CONTRACT FARMING-CONCEPT AND COMPATIBILITY IN INDIAN AGRICULTURE

M. PRAKASH KUMAR

In an age of market liberalization, globalization and expanding agribusiness, there is a danger that small-scale farmers will find difficulty in fully participating in the market economy. Agribusiness firms, besides providing resources for productive investment, can benefit the locals in employment, technology transfer, and incremental technical knowledge, especially at the farmers' level (Goldsmith 1985). But, agribusiness firms in general, and multinational companies in particular, may not promote larger national objectives like employment generation, equity, and balanced regional growth as they are driven by business goals alone. . They tamper with the local production structures in order to tailor the agricultural production to their needs, thus generating a process of dependence of producers on these corporations.

Contract farming can be defined as an agreement between farmers and processing and/or marketing firms for the production and supply of agricultural products under forward agreements, frequently at predetermined prices. The arrangement also invariably involves the purchaser in providing a degree of production support through, for example, the supply of inputs and the provision of technical advice. The basis of such arrangements is a commitment on the part of the farmer to provide a specific commodity in quantities and at quality standards determined by the purchaser and a commitment on the part of the company to support the farmer's production and to purchase the commodity.
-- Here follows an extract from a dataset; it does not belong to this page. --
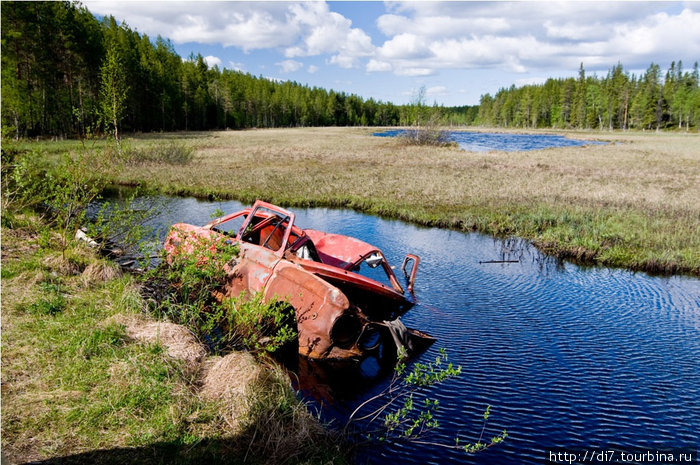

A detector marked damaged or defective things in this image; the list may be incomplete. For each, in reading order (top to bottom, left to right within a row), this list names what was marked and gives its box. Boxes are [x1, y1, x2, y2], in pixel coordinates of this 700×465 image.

rusty abandoned car [165, 199, 432, 358]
The purpose is certainly not served by the contract farming model of agricultural change as these firms are not only the beneficiaries of value addition surplus and do not share the extra profits with farmers. In fact, the issue of diversification has been tackled in an undesirable fashion. Diversification can mean doing same thing or different things differently. But, here, the different things are being done in the same way, i.e., new crops are being grown with the same or higher input intensity. The non- governmental and community organisations, which can play a role in information provision, and in the monitoring and regulating the working of contracts, are unfortunately, missing from the state together. In fact, that was one of the reasons that the suicide of the farmers due to crop failure and indebtedness in the state could not be prevented. So what is essential for making success out of contract system is the institutional and organisational innovations in the rural sector. Secondly, various bargaining co-operatives or other agricultural producer organisations are needed to negotiate equitable contracts which have been able to secure the standardisation of contracts and their scrutiny by a government agency in the past in the U.S. A legal protection to contract growers as a group is a must to protect them from ill effects of contracting (Wilson, 1986).